Re-use is probably the norm though: http://news.softpedia.com/news/Real-World-Data-Analysis-Reveals-Very-High-Password-Reuse-Rate-183980.shtml
I saw Simon a couple of weeks ago on the Uncaged Monkeys tour with Brian Cox. He was debunking the idea of there being hidden messages in the Bible. A very entertaining speaker.
Good timing on this one... Password Haystacks (https://www.grc.com/haystack.htm)
Steve Gibson is claiming that high entropy isn't necessary for passwords, but rather length, and a combination of mixed case, digits and special characters. His Search Space Calculator on this page shows roughly how long it would take to crack different password combinations.
Nice link bill. I have a simple alphanumeric password I've used for a long time:
QuoteTime Required to Exhaustively Search this Password's Space:
Online Attack Scenario:
(Assuming one thousand guesses per second) 33.22 centuries
Offline Fast Attack Scenario:
(Assuming one hundred billion guesses per second) 17.41 minutes
Massive Cracking Array Scenario:
(Assuming one hundred trillion guesses per second) 1.04 seconds
I've always had cryptic root passwords for servers, long passwords for financial related logins and relatively simpler logins for everything else. The simpler ones use a combination of 4 or 5 old passwords I used to have making them easy to remember.

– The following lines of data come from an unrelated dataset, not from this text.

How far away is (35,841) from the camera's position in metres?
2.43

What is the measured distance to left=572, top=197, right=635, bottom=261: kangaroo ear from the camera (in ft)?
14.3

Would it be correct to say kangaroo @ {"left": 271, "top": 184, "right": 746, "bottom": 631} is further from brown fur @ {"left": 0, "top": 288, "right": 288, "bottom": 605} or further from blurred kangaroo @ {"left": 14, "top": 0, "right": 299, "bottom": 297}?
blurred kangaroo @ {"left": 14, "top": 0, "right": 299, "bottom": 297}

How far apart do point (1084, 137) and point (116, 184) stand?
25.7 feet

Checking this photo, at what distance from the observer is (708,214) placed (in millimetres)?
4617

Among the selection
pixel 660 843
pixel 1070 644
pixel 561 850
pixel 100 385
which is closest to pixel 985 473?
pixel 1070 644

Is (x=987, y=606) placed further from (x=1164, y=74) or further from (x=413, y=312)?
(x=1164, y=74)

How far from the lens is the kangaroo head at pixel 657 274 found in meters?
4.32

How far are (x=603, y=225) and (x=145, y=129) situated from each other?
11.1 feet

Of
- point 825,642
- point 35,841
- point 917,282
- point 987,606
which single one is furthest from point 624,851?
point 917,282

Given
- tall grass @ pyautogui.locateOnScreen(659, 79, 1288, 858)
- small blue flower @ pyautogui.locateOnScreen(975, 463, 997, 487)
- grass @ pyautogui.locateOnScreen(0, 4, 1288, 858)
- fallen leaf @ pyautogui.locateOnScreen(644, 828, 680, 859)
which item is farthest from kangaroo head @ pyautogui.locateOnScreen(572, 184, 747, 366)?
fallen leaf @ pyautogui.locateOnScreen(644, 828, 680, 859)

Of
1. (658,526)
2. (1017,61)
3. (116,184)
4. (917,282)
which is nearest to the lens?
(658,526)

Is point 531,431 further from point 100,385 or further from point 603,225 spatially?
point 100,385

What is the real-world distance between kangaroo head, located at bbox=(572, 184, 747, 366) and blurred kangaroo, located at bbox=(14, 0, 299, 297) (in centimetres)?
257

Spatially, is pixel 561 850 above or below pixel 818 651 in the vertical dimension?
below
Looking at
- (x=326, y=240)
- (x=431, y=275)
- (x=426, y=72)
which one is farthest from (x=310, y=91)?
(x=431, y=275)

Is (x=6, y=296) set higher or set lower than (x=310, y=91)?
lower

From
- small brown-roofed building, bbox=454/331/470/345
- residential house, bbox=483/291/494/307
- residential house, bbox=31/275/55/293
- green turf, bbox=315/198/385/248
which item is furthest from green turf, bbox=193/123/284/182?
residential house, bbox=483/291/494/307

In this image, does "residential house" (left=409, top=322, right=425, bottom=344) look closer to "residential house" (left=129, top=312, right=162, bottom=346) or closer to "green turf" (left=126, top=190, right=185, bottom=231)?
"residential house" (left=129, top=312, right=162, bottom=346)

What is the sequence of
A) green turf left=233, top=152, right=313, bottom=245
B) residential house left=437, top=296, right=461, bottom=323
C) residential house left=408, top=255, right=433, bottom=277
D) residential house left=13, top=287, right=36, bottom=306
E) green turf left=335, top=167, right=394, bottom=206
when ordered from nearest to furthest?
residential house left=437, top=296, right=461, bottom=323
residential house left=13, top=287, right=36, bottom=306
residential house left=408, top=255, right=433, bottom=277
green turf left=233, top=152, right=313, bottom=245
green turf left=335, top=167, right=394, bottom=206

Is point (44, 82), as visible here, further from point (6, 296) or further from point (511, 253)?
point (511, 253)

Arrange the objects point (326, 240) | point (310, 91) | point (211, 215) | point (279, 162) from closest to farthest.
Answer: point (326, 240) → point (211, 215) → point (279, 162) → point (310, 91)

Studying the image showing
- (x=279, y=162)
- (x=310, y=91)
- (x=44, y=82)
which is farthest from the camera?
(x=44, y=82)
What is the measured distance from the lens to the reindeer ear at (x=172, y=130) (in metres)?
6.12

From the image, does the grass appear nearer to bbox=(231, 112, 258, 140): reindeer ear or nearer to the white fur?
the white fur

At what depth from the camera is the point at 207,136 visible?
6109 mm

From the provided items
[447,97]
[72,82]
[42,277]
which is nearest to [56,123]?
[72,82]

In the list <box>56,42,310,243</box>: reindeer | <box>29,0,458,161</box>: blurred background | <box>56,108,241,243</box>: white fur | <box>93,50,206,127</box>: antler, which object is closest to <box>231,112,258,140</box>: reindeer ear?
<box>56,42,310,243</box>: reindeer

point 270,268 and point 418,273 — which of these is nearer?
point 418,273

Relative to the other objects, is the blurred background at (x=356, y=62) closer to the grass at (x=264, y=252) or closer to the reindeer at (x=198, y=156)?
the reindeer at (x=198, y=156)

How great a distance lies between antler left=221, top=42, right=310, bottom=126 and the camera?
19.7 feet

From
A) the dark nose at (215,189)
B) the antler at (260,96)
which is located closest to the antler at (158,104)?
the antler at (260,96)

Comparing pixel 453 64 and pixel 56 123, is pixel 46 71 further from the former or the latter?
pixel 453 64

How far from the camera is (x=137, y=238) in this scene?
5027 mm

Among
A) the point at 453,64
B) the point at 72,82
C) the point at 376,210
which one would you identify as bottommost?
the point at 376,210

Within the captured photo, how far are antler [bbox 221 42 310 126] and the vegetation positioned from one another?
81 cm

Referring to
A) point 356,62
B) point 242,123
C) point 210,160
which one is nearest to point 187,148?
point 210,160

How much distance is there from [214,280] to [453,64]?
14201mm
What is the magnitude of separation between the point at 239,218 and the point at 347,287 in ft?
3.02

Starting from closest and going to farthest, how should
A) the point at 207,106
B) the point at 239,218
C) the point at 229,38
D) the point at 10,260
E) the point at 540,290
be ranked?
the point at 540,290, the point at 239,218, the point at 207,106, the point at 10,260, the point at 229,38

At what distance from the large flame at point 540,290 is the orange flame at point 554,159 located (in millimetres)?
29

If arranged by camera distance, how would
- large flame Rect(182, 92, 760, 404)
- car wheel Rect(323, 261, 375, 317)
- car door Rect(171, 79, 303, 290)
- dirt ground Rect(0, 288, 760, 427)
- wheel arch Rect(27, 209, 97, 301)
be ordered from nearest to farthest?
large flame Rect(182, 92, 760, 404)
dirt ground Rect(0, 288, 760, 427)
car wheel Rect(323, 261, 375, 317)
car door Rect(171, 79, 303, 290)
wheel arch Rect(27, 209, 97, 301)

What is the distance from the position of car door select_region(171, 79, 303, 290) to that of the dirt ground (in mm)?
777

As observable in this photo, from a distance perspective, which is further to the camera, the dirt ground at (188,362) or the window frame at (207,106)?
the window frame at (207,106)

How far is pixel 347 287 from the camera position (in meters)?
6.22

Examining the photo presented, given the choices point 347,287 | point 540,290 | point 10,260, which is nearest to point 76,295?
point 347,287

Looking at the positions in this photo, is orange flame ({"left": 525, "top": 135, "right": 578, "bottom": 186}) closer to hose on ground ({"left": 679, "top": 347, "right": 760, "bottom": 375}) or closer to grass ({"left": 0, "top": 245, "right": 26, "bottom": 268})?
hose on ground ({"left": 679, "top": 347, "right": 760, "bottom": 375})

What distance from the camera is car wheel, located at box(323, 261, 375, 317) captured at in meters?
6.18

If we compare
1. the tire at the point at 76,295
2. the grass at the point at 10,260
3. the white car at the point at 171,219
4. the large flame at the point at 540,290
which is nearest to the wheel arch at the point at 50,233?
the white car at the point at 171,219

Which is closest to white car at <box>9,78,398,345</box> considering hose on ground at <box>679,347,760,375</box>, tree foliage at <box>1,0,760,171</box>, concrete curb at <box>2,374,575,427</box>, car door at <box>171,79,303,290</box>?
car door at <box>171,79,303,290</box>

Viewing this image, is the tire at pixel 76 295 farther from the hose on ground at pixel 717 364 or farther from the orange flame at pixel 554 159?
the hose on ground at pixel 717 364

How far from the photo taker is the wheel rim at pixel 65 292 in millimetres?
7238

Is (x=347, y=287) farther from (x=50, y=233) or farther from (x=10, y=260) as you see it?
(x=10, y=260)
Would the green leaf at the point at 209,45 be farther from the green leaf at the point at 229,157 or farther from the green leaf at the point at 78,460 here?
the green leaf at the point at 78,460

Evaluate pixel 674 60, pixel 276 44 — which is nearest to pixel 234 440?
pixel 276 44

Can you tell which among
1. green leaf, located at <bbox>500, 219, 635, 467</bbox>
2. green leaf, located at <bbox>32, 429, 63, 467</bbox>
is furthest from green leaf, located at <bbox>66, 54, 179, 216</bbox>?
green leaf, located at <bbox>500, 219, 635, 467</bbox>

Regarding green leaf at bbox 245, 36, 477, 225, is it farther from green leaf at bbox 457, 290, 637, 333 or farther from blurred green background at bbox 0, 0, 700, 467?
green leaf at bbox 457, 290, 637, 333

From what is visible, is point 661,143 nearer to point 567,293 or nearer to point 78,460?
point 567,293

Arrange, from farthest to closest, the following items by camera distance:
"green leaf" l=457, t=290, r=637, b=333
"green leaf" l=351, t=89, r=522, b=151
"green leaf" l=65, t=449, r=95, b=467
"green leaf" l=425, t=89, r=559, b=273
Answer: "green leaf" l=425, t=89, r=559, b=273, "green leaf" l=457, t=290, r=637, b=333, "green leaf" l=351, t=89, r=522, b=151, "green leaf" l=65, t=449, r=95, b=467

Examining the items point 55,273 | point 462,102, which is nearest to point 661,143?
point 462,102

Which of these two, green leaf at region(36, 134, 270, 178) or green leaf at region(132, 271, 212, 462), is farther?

I appreciate that processing power and clever algorithmic guessing can shorten brute force attacks... I must be naive in thinking protective mechanisms (blacklisting IPs/locking out an account) along with a relatively secure password are secure enough. I've always wondered how brute force attempts via online could ever have enough 'request opportunities' before being spotted in time. Nonetheless it seems people have enough black magic to gain unauthorised access to various accounts. Fascinating subject.
Seems like Google were too late to get in on this attempt:
http://www.bbc.co.uk/news/world-us-canada-13623378 - Google e-mail accounts compromised by 'Chinese hackers'
Pretty much I do it based on an old call sign when I used to use CB's. Bit even connected to anything in the real world.
I have various easy ones I use for shit sites that are not that important.
That many requests across most of my servers would banjo them.
I'm not sure I understand how they cary out these brute force attacks. Wouldn't you overload and crash any normal server?
A lot it must be done offline. Crack the server somehow and download the database...then take your own sweet time.
>This horse is not dead yet
Apparently not...
(https://fbcdn-sphotos-a.akamaihd.net/hphotos-ak-ash4/299079_1930692102394_1094988041_31660997_15151_n.jpg)
Ah yes...the xkcd cartoon. Someone was saying that they used the tool on the Password Haystacks page I mentioned earlier to come up with this one. They have a very good point. The longer password gives them more entropy. If it's easier to remember then that's an added benefit.